Das Dillkraut wächst einjährig an warmen, sonnigen und windgeschützten Standorten. Als Schwachzehrer begnügt es sich mit nährstoffarmem Boden.

Mit Dill günstig kochen

Dass man mit dem Kraut aromatisch und günstig kochen kann, nutzte man bereits in der alten römischen Küche. Damals würzte es Geflügel und Wein. Nichtsdestotrotz schwankte die Beliebtheit des Dills über die Jahrhunderte: Der Baron Rumohr (1785 – 1843), Gourmet seiner Zeit und Verfasser des damals richtungsweisenden Buches „Der Geist der Kochkunst“, kannte Dillkraut nur noch zum Einmachen von Gurken. Dabei ist die Herkunft des Krauts bis heute nicht vollständig geklärt: Es könnte aus Indien, dem Orient oder dem Mittelmeergebiet stammen.

Von Dill-Dressing bis Sauce à l‘ aneth

Heute gedeiht Dillkraut besonders in nördlicheren Breiten und avancierte zum skandinavischen Allrounder.
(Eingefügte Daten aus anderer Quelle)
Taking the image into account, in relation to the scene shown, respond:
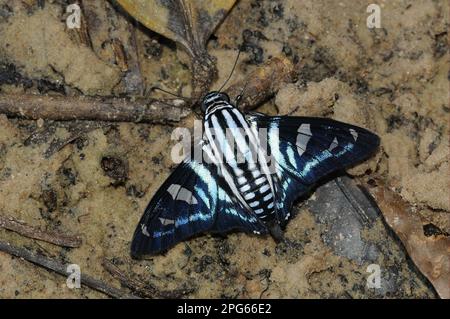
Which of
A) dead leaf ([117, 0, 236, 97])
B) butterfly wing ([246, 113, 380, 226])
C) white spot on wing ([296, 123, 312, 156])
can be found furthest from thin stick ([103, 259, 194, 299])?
dead leaf ([117, 0, 236, 97])

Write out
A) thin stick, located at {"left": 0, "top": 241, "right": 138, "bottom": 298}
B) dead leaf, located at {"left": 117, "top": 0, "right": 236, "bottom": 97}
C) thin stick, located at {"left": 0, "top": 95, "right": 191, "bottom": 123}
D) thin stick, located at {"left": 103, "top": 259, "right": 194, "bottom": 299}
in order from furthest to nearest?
1. dead leaf, located at {"left": 117, "top": 0, "right": 236, "bottom": 97}
2. thin stick, located at {"left": 0, "top": 95, "right": 191, "bottom": 123}
3. thin stick, located at {"left": 103, "top": 259, "right": 194, "bottom": 299}
4. thin stick, located at {"left": 0, "top": 241, "right": 138, "bottom": 298}

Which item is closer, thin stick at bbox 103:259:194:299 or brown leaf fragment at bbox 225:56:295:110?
thin stick at bbox 103:259:194:299

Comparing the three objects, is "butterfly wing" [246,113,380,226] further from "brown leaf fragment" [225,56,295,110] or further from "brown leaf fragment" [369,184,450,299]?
"brown leaf fragment" [369,184,450,299]

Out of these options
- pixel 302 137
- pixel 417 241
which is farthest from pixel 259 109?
pixel 417 241

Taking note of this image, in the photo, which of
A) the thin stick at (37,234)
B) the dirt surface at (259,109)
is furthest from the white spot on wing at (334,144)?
the thin stick at (37,234)

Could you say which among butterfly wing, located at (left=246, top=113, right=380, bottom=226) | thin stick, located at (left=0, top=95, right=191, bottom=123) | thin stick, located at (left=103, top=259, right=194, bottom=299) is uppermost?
thin stick, located at (left=0, top=95, right=191, bottom=123)

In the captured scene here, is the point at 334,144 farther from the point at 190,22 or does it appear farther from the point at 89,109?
the point at 89,109

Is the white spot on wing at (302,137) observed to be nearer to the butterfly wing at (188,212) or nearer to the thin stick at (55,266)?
the butterfly wing at (188,212)
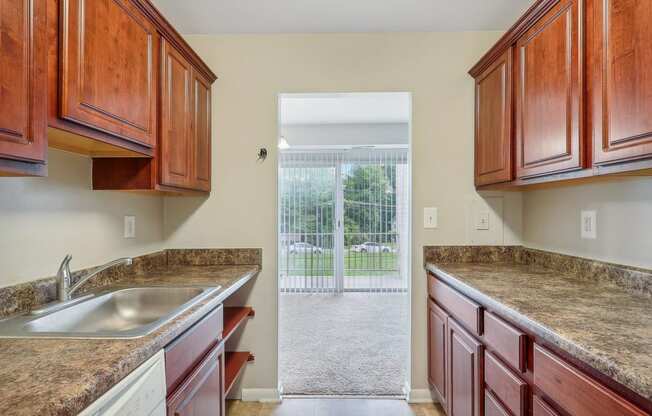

So manches schwedische Smörgåsbord wird üppig mit Dill dekoriert. Das Dillkraut wird außerdem nicht nur für Dill-Dressings verwendet, vielmehr zaubern Köchinnen und Köche verteufelt gute Krebs-, Aal- und Krabbeneinlagen in die Dillsuppe und veredeln den berühmten Graved Lachs damit.

Frischer Gurkensalat, junger Kohl und neue Kartoffeln brauchen feingehacktes Dillkraut und mit der klassischen Dill-Sahne-Soße Sauce à l‘ aneth wird Rindfleisch, Rinderzunge oder Fisch zum Hochgenuss.